My summary of these biblical ten commandments break down this way: Love THE deity (3 mentions), Love your parents, Don’t steal (3 mentions), Don’t covet (2 mentions), and my favourite, Don’t lie about your neighbour. This is not a bad list, as lists go, but similar lists in other religions haven’t stopped war, ended poverty or made our planet any more congenial for their observance, strict or otherwise. I guess all commandments are meant to be broken. Such is the way of the human flesh. I would be sounding facetious if I wasn’t so flippant. I had only four basic rules as a young father, gently commanding my three sons to: Prioritize, Speak Truth, Be Brave, Show Kindness. As their commander for a time, I think our family ship sailed pretty well.

That hockey game between USA/Canada? The record will show that we won 3-2. While that wasn’t a commanding score, the victory felt like it proved the point of our self-determination.

Re: Comedy

My mom used to tease. My sister, father and I found her intentionally mean jokes discomforting. Consequently I learned that having a laugh at someone else’s expense was not comedy. John Cleese, of Monty Python fame, posted a message on Substack regarding the difference between affectionate teasing vs nasty teasing. I took exception to his exceptionalism because I’d seen the devastating results of my mom ‘taking the mickey’ out on innocent angels. It’s no surprise that her favourite comedians were Don Rickles, Joan Rivers, and Rodney Dangerfield. Mom was dead before Ricky Gervais made a name for himself through insults, but I’m sure she would have liked his style. Teasing, Insults, Swearing, and Sarcasm can be found in my Book of Humour under the chapter titled: Cheap Shots.

Humour is subjective. Art is required to be judged by the individual. It’s how we figure out that our mouth is not the only place where taste can be discerned. And, of course, it’s impossible for all to agree on what comedy means, anymore than we can be uniform in our response to the flavour of olives. My love of humour tends toward the silly and the slapstick. I don’t understand how my bride absolutely hates silly comedy yet she loves scatological humour. To me, the silliness found in Monty Python sketches is innocent and wise at the same moment. The Three Stooges enthralled me as a child with their antics of mayhem. Later, I laughed at the absurd body language of Jerry Lewis, Dick Van Dyke, Rowan Atkinson, and Jim Carrey.

My favourite actors are also comedians. Sometimes the line between pathos and buffoonery can seem gauze-like. Robin Williams mastered this dichotomy as did Jack Lemmon before him. Humour is perhaps the most provocative art form. The double entendre found in most witticisms sets up a conflict in the mind, making it difficult to decide the truth. Stand-up comedy is challenging in this way as it reminds me of the court jesters of centuries ago trying to please the royal master while playing to the impoverished masses.

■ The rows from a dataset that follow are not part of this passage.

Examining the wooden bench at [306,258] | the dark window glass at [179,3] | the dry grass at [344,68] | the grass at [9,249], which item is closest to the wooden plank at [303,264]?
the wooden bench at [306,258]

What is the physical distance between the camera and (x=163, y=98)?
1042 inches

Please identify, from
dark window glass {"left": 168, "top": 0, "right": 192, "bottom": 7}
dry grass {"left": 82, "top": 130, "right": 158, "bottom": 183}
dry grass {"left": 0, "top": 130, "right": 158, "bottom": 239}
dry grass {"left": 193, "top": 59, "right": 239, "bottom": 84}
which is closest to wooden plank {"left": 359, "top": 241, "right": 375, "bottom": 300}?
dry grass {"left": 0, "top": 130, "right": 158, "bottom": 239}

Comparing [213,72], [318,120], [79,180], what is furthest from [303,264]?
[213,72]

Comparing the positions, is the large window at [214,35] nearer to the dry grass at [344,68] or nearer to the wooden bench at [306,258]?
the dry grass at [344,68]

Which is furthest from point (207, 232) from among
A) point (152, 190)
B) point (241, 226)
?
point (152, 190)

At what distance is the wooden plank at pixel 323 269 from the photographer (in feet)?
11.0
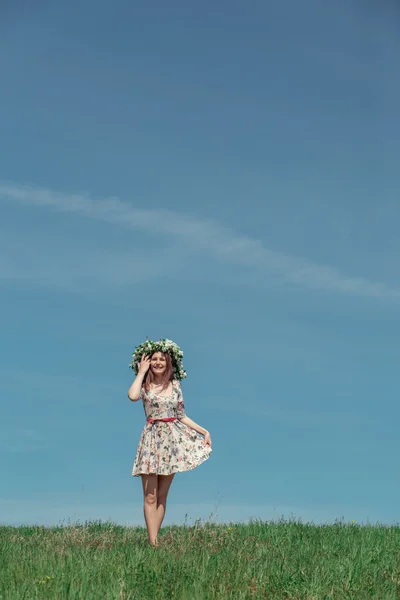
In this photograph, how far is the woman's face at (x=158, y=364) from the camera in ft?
38.8

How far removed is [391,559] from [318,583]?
2194mm

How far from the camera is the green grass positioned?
25.8 ft

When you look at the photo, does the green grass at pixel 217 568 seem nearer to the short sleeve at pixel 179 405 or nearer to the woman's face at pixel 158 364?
the short sleeve at pixel 179 405

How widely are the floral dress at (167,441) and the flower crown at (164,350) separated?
0.28m

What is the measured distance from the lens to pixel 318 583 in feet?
26.9

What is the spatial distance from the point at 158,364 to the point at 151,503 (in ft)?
6.76

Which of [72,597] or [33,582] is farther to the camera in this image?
[33,582]

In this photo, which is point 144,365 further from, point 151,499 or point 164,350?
point 151,499

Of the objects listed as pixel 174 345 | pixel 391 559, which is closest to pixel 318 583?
pixel 391 559

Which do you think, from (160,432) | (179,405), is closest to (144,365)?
(179,405)

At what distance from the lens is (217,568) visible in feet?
28.9

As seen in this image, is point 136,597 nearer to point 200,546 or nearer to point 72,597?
point 72,597

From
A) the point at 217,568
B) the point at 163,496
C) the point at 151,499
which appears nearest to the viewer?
the point at 217,568

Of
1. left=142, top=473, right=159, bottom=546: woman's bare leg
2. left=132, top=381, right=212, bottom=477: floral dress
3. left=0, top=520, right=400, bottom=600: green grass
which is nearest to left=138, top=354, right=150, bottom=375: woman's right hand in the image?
left=132, top=381, right=212, bottom=477: floral dress
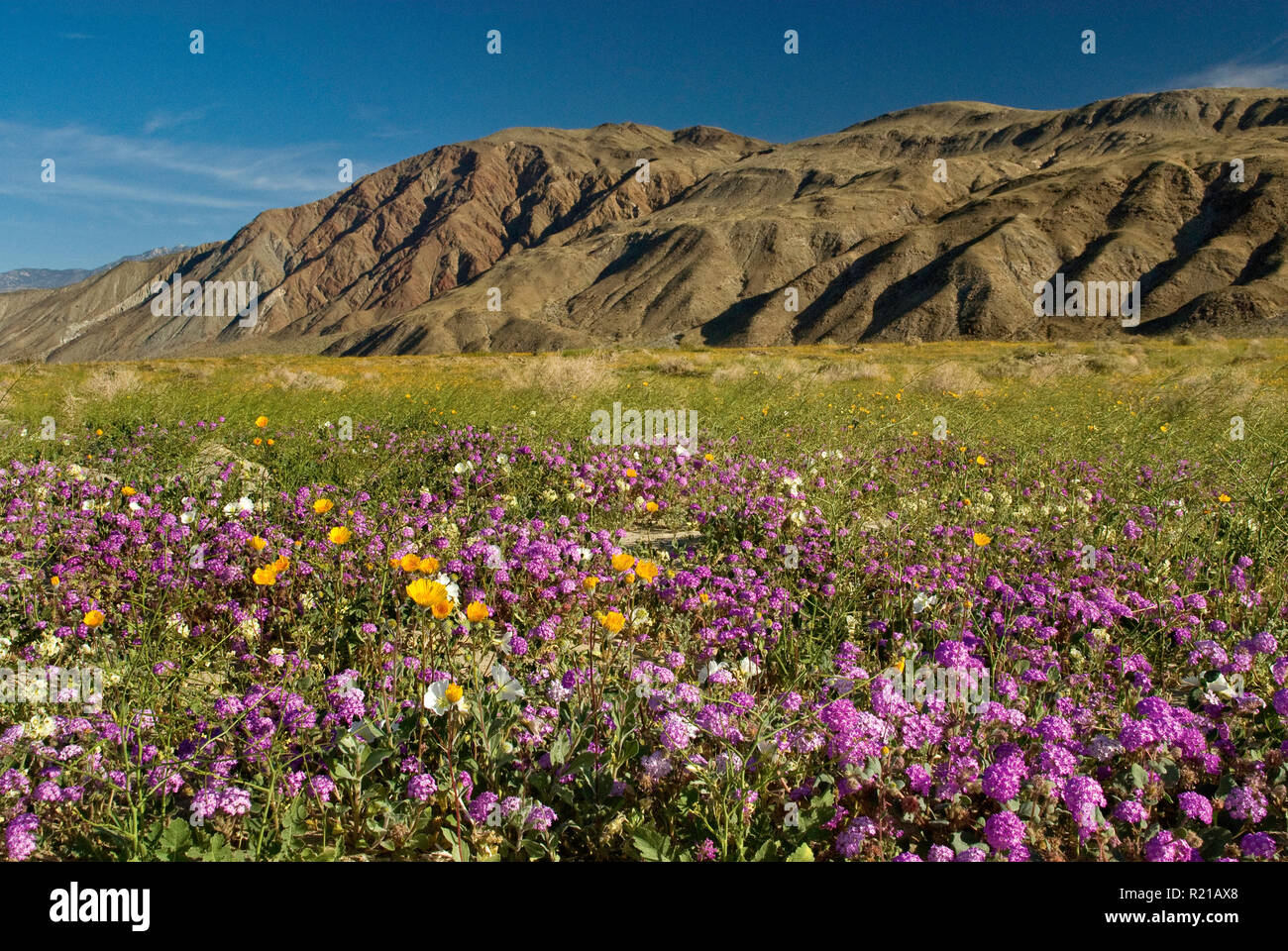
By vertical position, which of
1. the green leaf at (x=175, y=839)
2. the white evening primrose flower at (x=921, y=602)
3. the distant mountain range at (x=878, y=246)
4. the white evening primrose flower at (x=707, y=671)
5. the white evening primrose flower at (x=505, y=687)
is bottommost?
the green leaf at (x=175, y=839)

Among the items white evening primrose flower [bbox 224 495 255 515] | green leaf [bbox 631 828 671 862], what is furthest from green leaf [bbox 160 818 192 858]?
white evening primrose flower [bbox 224 495 255 515]

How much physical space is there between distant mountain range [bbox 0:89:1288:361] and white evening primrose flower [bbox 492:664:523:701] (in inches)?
2970

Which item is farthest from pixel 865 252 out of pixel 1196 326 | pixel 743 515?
pixel 743 515

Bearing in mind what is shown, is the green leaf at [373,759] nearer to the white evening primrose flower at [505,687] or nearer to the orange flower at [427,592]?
the white evening primrose flower at [505,687]

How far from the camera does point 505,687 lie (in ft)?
6.73

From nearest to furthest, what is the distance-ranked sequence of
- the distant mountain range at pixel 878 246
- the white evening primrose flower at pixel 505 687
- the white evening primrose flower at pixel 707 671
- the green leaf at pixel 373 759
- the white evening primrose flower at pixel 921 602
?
the green leaf at pixel 373 759
the white evening primrose flower at pixel 505 687
the white evening primrose flower at pixel 707 671
the white evening primrose flower at pixel 921 602
the distant mountain range at pixel 878 246

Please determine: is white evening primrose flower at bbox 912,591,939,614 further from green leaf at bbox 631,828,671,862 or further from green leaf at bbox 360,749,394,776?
green leaf at bbox 360,749,394,776

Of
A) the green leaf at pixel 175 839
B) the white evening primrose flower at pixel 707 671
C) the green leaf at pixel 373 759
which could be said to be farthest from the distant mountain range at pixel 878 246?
the green leaf at pixel 175 839

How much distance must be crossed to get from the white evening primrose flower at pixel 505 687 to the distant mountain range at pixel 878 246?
75.4 meters

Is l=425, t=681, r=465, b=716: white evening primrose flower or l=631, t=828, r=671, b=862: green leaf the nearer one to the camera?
l=631, t=828, r=671, b=862: green leaf

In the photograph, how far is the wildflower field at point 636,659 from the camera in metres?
1.77

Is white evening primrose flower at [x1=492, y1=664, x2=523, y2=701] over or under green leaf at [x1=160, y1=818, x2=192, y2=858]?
over

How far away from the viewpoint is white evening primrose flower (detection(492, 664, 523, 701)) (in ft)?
6.66

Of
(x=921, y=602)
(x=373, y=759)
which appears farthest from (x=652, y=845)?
(x=921, y=602)
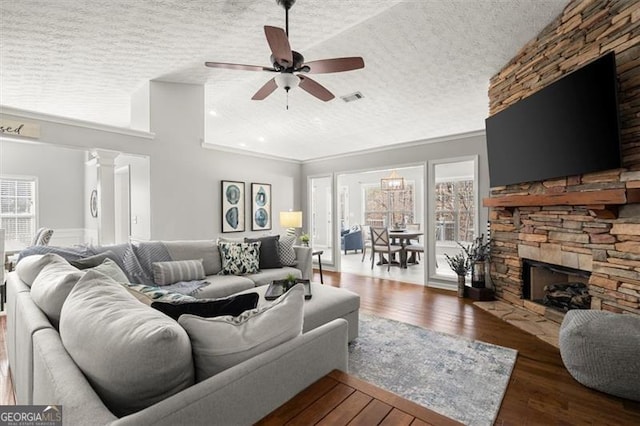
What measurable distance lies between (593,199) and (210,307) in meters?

Editorial cartoonists like Michael deAdder perform a similar function of pillorying political figures to make an inconvenient truth apparent. In these cases we might join in mocking laughter; “The joke’s on you!”

Comedy has to catch you at the right moment. This year is the 50th anniversary of that comedic phenomenon Saturday Night Live. Lorne Michaels deserves credit for creating this iconic television show and nurturing hundreds of comics in the process. Dark, silly, political, sexual, racial, religious and physical humour are blended like a box of specialty chocolates. The spontaneous nature of the sketches, the improvisations, can land with a bang or a plop. Something coming off funny can depend on the mood of the audience as much as the skill of the performer.

What strikes your funny-bone may be arbitrary, yet comedy is necessary to our mental health. It’s no accident that situational comedies on television have been a staple of that medium. We need to laugh most when the situation seems most dire.